Although his formative group, The Police, emerged during the punk wave, their approach leaned heavily on the trio’s affection for reggae, jazz and funk music. Any comparisons to the punk wave are primarily rooted in The Police’s 1978 debut album, Outlandos d’Amour, which housed the frenetic hits ‘Can’t Stand Losing You’ and ‘Roxanne’. 

Despite their early punk sensibilities, The Police were always brought a little more to the table than their contemporaries, even The Clash, who had a similar sonic outlook later in their career. Fundamentally, The Police were a little too instrumentally talented for the punk label: Andy Summers is an accomplished guitarist, Sting is a melodic bassist, and Stewart Copeland is a percussionist of jazz-inspired virtuosity.

In a 2021 interview with Far Out, Will Sergeant, the guitarist of post-punk band Echo and the Bunnymen, recalled the punk outlook in the late 1970s and noted how The Police were, in many ways, the antithesis. “Punk sort of enabled you to say, ‘Yeah, I’m gonna do it, and I don’t care if you think I can’t play.’ We were watching bands every week that couldn’t really play, the exuberance and attitude came across enough,” he said “In a way, if you could really play, it was a disadvantage. Some bands we saw at Eric’s Club, like The Police, we thought were shit because they were too good.”

The Police evolved through five studio albums, ending with Synchronicity in 1983. With each successive release, they stepped away from punk and began to define the so-called new wave with eclectic and often complex compositions. While Sting might not consider him an instrumental virtuoso, he is undoubtedly one of the most accomplished songwriters of his generation. 

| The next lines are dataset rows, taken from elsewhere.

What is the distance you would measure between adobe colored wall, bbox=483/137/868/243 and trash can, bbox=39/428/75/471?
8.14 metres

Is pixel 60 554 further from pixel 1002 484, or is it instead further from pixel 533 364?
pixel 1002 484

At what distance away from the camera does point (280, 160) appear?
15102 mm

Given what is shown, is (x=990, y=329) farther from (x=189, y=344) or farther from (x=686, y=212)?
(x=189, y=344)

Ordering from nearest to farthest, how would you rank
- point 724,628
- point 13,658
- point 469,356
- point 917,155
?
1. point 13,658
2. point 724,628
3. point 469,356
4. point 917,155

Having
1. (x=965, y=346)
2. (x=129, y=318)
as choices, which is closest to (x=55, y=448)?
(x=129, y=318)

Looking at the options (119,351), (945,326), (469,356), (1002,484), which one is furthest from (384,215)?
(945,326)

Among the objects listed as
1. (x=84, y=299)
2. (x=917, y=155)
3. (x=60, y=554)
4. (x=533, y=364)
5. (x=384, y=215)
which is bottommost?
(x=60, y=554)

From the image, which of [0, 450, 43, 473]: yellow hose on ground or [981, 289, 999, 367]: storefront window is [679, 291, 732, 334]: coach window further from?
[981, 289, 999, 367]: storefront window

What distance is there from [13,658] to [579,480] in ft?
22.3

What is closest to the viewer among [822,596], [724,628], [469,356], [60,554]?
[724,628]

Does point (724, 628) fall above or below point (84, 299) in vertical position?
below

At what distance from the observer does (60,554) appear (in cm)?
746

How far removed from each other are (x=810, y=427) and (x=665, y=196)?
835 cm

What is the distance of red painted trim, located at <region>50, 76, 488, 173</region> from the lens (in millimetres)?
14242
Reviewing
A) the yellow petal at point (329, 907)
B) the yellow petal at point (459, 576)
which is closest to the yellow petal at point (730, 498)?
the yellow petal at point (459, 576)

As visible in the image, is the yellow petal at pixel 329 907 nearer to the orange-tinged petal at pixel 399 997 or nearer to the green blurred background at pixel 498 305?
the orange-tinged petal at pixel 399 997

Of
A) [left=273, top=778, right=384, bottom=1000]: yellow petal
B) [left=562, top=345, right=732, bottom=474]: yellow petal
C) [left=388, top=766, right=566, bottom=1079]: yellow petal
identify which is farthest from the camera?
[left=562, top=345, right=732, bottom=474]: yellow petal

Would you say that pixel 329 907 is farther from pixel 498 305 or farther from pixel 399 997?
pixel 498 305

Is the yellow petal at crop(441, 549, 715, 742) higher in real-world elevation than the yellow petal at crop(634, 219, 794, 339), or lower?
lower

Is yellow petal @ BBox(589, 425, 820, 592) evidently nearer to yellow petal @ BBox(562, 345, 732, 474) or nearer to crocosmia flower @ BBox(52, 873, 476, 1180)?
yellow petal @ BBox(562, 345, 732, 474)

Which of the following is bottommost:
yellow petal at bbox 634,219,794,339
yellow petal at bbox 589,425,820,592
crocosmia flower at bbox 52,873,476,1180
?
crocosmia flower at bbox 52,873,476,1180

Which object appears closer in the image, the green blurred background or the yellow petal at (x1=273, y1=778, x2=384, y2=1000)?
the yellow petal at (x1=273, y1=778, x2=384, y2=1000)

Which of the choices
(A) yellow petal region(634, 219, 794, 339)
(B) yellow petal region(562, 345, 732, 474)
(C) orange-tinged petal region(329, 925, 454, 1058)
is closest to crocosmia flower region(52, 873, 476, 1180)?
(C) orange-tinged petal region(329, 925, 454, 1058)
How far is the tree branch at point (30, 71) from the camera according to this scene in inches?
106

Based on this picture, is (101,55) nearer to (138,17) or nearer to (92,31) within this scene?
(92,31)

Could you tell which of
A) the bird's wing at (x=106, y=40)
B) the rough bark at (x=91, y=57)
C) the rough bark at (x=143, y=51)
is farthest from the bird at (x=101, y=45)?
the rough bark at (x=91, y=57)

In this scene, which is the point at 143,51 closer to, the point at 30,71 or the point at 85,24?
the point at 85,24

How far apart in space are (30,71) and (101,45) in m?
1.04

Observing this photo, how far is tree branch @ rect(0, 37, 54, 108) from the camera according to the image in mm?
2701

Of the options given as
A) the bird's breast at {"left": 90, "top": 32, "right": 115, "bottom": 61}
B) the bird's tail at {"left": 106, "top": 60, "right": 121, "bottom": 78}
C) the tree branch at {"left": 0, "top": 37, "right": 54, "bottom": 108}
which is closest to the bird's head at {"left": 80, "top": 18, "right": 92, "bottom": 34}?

Sting - Gordon Matthew Thomas Sumner
Credit: Far Out / A&M Records

In retrospect, the violent urgency of The Police’s early work appears to be little more than an embrace of vogue. Far from the anarchistic snarl of Johnny Rotten, Sting idolised consummate rock musicians of the late-1960s psychedelic era. Famously, The Beatles were his favourite band as a teenager, and Sting saw McCartney as a suitable role model both as a bassist and songwriter. 

That admiration for more sophisticated musicianship would go on to define Sting’s entire career. While many of his peers were content to lean into the raw simplicity of punk, he was already thinking in terms of arrangement, harmony and musical interplay. It’s part of the reason why The Police were able to evolve so quickly beyond their early sound.

At the same time, those influences gave Sting a broader framework for understanding what popular music could be. Rather than seeing genres as rigid boundaries, he treated them as tools to be combined and reshaped, whether that meant incorporating reggae rhythms or jazz phrasing into a rock setting. It was an approach that set him apart from the very beginning.

With a thirst for musical complexity, Sting’s musical education was rooted firmly in jazz. As a schoolboy, he played at Newcastle clubs in jazz bands, most notably Phoenix Jazzmen and Last Exit. At the age of 14 or 15, he stumbled across a pre-fame Jimi Hendrix at a concert that would change his musical outlook forever. “[Hendrix] played in Newcastle before he made it, actually – before he had his first hit in England, which was ‘Hey Joe’,” Sting once told Howard Stern. “He played the Club a’Gogo in Newcastle.” 

As a young musician, Sting used to “hear what’s cool” on “the grapevine” and caught wind of this extraordinary guitarist who had just formed a band with Mitch Mitchell and Noel Redding. Still, nothing could quite prepare him for what he saw that night in 1966. “I thought I was seeing a Martian,” Sting reflected. “I mean, there were very few Black people in Newcastle. He played left-handed Fender guitar with his hair and the clothes and just freaked me out.”

Hendrix’s mind-boggling guitar prowess could easily have demoralised Sting, as it had so many other aspiring musicians at the time. Instead, Sting saw the experience as a challenge and a moment to learn from: “The lesson was that you can be a rock star and a virtuoso at the same time because he was, clearly.”

In 1991, Sting paid tribute to Hendrix by recording a cover of ‘Purple Haze’ at The Hague in the Netherlands. As a bassist, Sting took on Noel Redding’s instrumental duties and Hendrix’s vocals, while his longtime collaborator Dominic Miller gave the guitar parts a faithful revamp. Vinnie Colaiuta also did a cracking job of channelling his inner Mitch Mitchell.